Should Boccaccio have been able to sue Chaucer to establish that only ideas and not expression were appropriated when Chaucer wrote his “derivative works?”  Without literary borrowing, the great works of world literature would not have been possible; Chaucer could not have written The Canterbury Tales and Mark Helprin could not have written… whatever Mark Helprin has written.  Then there is the culture of remix and parody fostered by the Internet — a whole new kind of creativity that should not be stifled in its infancy.  So perhaps the most appropriate response to Helprin is to read another recent article that celebrates the interplay and interpenetration of cultural creation, The Ecstasy of Influence by Jonathan Lethem, which appeared in Harpers in February 2007.

Publisher position on author rights

Three academic publishing organizations recently released a short position paper called “Author and Publisher Rights for Academic Use: An Appropriate Balance” that is worth a look from all who are concerned about scholarly communications.  For higher education, the position paper contains elements that evoke hearty agreement and others that demand objection.

If, as a recent comment on the LibLicense list suggested, the purpose of the paper is to call wide attention to two facts, that many scholarly journals already have very “scholar-friendly” policies built into their publication agreements and that copyright is not necessarily a barrier to academic discussion and comment, there would be little to argue with.  It is quite true that many academic journals already allow authors to retain many or most of the rights necessary for subsequent teaching and research uses.  It is important that authors read those agreements to be sure this is true in their specific case and to consider whether or not self-archiving or some other form of electronic deposit is permitted, since such access is becoming more and more important to scholars and to scholarship.

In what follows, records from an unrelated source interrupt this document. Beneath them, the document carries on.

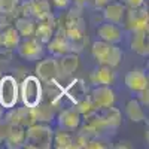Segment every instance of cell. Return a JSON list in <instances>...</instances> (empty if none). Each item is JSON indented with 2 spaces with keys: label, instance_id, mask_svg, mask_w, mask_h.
I'll return each instance as SVG.
<instances>
[{
  "label": "cell",
  "instance_id": "cell-1",
  "mask_svg": "<svg viewBox=\"0 0 149 149\" xmlns=\"http://www.w3.org/2000/svg\"><path fill=\"white\" fill-rule=\"evenodd\" d=\"M82 8L74 5L69 9V12L58 19V27L63 29L70 51L74 54H79L86 45V30H85V19L82 17Z\"/></svg>",
  "mask_w": 149,
  "mask_h": 149
},
{
  "label": "cell",
  "instance_id": "cell-2",
  "mask_svg": "<svg viewBox=\"0 0 149 149\" xmlns=\"http://www.w3.org/2000/svg\"><path fill=\"white\" fill-rule=\"evenodd\" d=\"M52 134L54 130L51 124L34 122L26 128V139L22 148L29 149H49L52 146Z\"/></svg>",
  "mask_w": 149,
  "mask_h": 149
},
{
  "label": "cell",
  "instance_id": "cell-3",
  "mask_svg": "<svg viewBox=\"0 0 149 149\" xmlns=\"http://www.w3.org/2000/svg\"><path fill=\"white\" fill-rule=\"evenodd\" d=\"M91 52H93V57L97 61V64L109 66L112 69H116L124 58V52L118 45L107 43V42H103L100 39L93 43Z\"/></svg>",
  "mask_w": 149,
  "mask_h": 149
},
{
  "label": "cell",
  "instance_id": "cell-4",
  "mask_svg": "<svg viewBox=\"0 0 149 149\" xmlns=\"http://www.w3.org/2000/svg\"><path fill=\"white\" fill-rule=\"evenodd\" d=\"M43 94V84L36 74H29L19 84V97L22 100V104L29 107L36 106L42 102Z\"/></svg>",
  "mask_w": 149,
  "mask_h": 149
},
{
  "label": "cell",
  "instance_id": "cell-5",
  "mask_svg": "<svg viewBox=\"0 0 149 149\" xmlns=\"http://www.w3.org/2000/svg\"><path fill=\"white\" fill-rule=\"evenodd\" d=\"M19 98V84L15 76H0V106L5 110L17 106Z\"/></svg>",
  "mask_w": 149,
  "mask_h": 149
},
{
  "label": "cell",
  "instance_id": "cell-6",
  "mask_svg": "<svg viewBox=\"0 0 149 149\" xmlns=\"http://www.w3.org/2000/svg\"><path fill=\"white\" fill-rule=\"evenodd\" d=\"M148 22H149L148 5H143L140 8H127L122 24L128 31L148 30Z\"/></svg>",
  "mask_w": 149,
  "mask_h": 149
},
{
  "label": "cell",
  "instance_id": "cell-7",
  "mask_svg": "<svg viewBox=\"0 0 149 149\" xmlns=\"http://www.w3.org/2000/svg\"><path fill=\"white\" fill-rule=\"evenodd\" d=\"M58 29V18L52 14H48L40 19H36V29L33 37L36 40H39L42 45H46L51 37L54 36L55 30Z\"/></svg>",
  "mask_w": 149,
  "mask_h": 149
},
{
  "label": "cell",
  "instance_id": "cell-8",
  "mask_svg": "<svg viewBox=\"0 0 149 149\" xmlns=\"http://www.w3.org/2000/svg\"><path fill=\"white\" fill-rule=\"evenodd\" d=\"M17 52L21 58L27 61H37L45 54V45H42L34 37H24L17 46Z\"/></svg>",
  "mask_w": 149,
  "mask_h": 149
},
{
  "label": "cell",
  "instance_id": "cell-9",
  "mask_svg": "<svg viewBox=\"0 0 149 149\" xmlns=\"http://www.w3.org/2000/svg\"><path fill=\"white\" fill-rule=\"evenodd\" d=\"M3 118L6 121H9L10 124H17V125H21L24 128L30 127L31 124L36 122L34 113H33V107H29L26 104H22L21 107H10L6 109V112L3 113Z\"/></svg>",
  "mask_w": 149,
  "mask_h": 149
},
{
  "label": "cell",
  "instance_id": "cell-10",
  "mask_svg": "<svg viewBox=\"0 0 149 149\" xmlns=\"http://www.w3.org/2000/svg\"><path fill=\"white\" fill-rule=\"evenodd\" d=\"M88 98L95 109L113 106L116 100L115 93L110 88V85H94V88L88 94Z\"/></svg>",
  "mask_w": 149,
  "mask_h": 149
},
{
  "label": "cell",
  "instance_id": "cell-11",
  "mask_svg": "<svg viewBox=\"0 0 149 149\" xmlns=\"http://www.w3.org/2000/svg\"><path fill=\"white\" fill-rule=\"evenodd\" d=\"M55 119L58 124V128H63L67 131H76L82 122V115L73 106V107H66L63 110H58Z\"/></svg>",
  "mask_w": 149,
  "mask_h": 149
},
{
  "label": "cell",
  "instance_id": "cell-12",
  "mask_svg": "<svg viewBox=\"0 0 149 149\" xmlns=\"http://www.w3.org/2000/svg\"><path fill=\"white\" fill-rule=\"evenodd\" d=\"M39 61V60H37ZM36 76L39 78L43 84L51 82V81H58V63L57 57H46L40 58V61L36 66Z\"/></svg>",
  "mask_w": 149,
  "mask_h": 149
},
{
  "label": "cell",
  "instance_id": "cell-13",
  "mask_svg": "<svg viewBox=\"0 0 149 149\" xmlns=\"http://www.w3.org/2000/svg\"><path fill=\"white\" fill-rule=\"evenodd\" d=\"M58 63V81L70 78L79 69V55L74 52H67L61 57H57Z\"/></svg>",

On the issue of digital “open access” availability, the position paper takes an awkward stance.  While citing several journals that have adopted “author-pays” models of open access as leaders, the paper marshals several arguments against mandated public access for research funded with public money.  Some of these arguments are self-contradictory; if one fear about open access is that it will “confuse the scientific record,” why is it suggested that a better course than mandating access to the final version of an article is to post pre-prints?  While pre-print repositories seem less threatening to the traditional business model of journal publishing, the scientific record is best preserved when access to the scholar’s final word is available to all.

One comment at the very end of the report deserves comment.  The publishing organizations take note of the educational exceptions and limitations built into copyright law but assert “that these exceptions are thus far limited to traditional photocopying and do not permit the exploitation of such materials [journal articles] over the Internet.”  This is wishful thinking; no court, that I am aware of, has decided one way or another about how far educational exceptions apply in the digital realm.  The TEACH Act, although largely a failure at its stated purpose, is clearly intended to apply some leeway for education to the Internet.  And the oft-repeated assertion that copyright law is technology neutral implies that there is fair use on the Internet, as the recent Perfect 10 decision held, even if its educational boundaries have not yet been clarified.

Another warning for faculty authors

Our Scholarly Communications colleague at UNC, Deborah Gerhardt, just published this important warning about publication contracts in the Chronicle of Higher Education.

Her point that so-called “non-compete clauses” can hamper a scholar’s ability to publish later work on a particular topic is another reminder that, as the conflicts over copyright get more intense, it is vitally important to read publication contracts carefully. Deborah provides examples of language to look for and language to beware of, and the Duke Scholarly Communications office is always willing to help examine publishing agreements for faculty and student authors in order to protect those rights that are most important for supporing continued creativity and scholarship.